I feel thankful now that I will never be in 'that place' again; you know the one where the world feels like it is coming down around you and that your wishes and dreams will never come true. I am so sorry that many of you are still in 'that awful place' and hope that you are all in my shoes very soon.
For some reason I feel so much more peace now that I have put some of the pieces of my infertility into the great big puzzle that I don't have the picture for. It is a wonderful thing to be able to do, it's like I have finally picked up the weight of the world and moved it off of my shoulders. I am not sure that this realization would have hit me so quickly or at all if I had not joined in with the IF blogger ladies. I thank you and wish you every joy that being a parent brings no matter how that may come to you. I also hope that I am able to provide some support during your journeys as I have been in your shoes to some extent. Yes everyone has a different journey but from being around the IF world for so long it is truly amazing that we go through a lot of the same emotional issues. I just pray that my experience can give someone a little bit of peace, after everything I have been through I just hope it can do someone else some good.
So what now? Now I can concentrate on continuing to move forward and hopefully a successful Frozen Embryo Transfer (FET). I am going to 'trust the journey' and 'wish' for success! (Jenny thanks for making me understand why it was that I have always had issues with Hope)

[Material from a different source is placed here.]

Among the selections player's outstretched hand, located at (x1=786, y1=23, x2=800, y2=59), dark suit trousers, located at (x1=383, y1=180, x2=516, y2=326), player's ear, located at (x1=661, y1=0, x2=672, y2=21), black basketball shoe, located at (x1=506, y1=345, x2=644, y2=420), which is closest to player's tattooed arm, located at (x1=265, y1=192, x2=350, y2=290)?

Take care everyone and thank you. Everyone in my blog list has helped me in ways I can never thank you for just by sharing your journey.
FET Thoughts
Yes, I am still sick and worried that this will affect the outcome of my cycle. I was happy to talk to my clinic the other day and find out it was ok to take some cough medicine. Finally, last night I got a little sleep.
Quote of the day
"In spite of everything...life is good."
- H.W. Vanloon
Warning Kids Discussed
Finally I have accepted that I am infertile and I am, yes I can say it now, a parent. I have always wanted twins and guess what I am one of the lucky ones who has two healthy babies. They are mine and they did come from me and no one is going to knock at my door and take them away. No I am not having a wonderful dream, I am actually a parent. I don't have to hold my breath anymore, I am lucky to be a mother. Yes I have unexplained infertility but I was lucky enough that 3 rounds of IVF managed to overcome whatever issue that kept me from being PG for so many years. It will always bother me, the big WHY? I am the kind of person who needs explanations, I work with computers for a living and everything can bwhittleded down to a one or zero (on or off... yes or no). I am finally coming to terms with the fact that there is no easy answer and it doesn't matter anymore, I don't need to dwell, I have my dear boys.
It is a good day, I wish you the same
5 Comments:
A baby awaits those who persevere! Never give up on your journey to becoming mother and father.

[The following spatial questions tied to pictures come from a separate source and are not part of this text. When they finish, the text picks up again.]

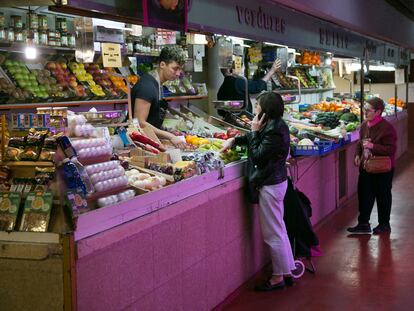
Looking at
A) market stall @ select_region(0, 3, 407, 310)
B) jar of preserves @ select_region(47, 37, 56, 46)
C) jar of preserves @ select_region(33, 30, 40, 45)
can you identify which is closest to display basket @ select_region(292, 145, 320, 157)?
market stall @ select_region(0, 3, 407, 310)

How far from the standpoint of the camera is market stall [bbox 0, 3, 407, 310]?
3377 millimetres

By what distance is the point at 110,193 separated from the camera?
3.80 meters

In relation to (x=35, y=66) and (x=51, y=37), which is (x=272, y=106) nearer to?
(x=51, y=37)

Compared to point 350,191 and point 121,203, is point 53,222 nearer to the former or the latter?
point 121,203

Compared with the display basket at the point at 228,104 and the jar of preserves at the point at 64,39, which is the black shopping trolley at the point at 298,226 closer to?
the display basket at the point at 228,104

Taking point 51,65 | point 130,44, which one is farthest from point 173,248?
point 130,44

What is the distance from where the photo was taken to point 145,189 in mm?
4113

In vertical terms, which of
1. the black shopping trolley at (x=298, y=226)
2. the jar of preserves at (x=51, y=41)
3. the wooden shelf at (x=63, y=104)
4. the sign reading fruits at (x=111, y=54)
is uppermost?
the jar of preserves at (x=51, y=41)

What a wonderful and touching post. Thanks for that.
hugs to you
I'm so glad you have found a bit of clarity as you start your FET cycle. I hope it stays with you throughout the cycle.
I'm having a pretty bad day but your post cheered me up. If connecting with some "new" IVF patients has helped you, I am glad to be part of that group. It sounds like you have a great mind set going into this cycle. I'm hankering for ya - lol!
ahhhh that clarity - isn't it wonderful? i love reading your perspective. since you've already got the twins... but it's still a struggle with "what if" and "hope/wish"... you've been through so much. I'm not making much sense here.... :) hugs!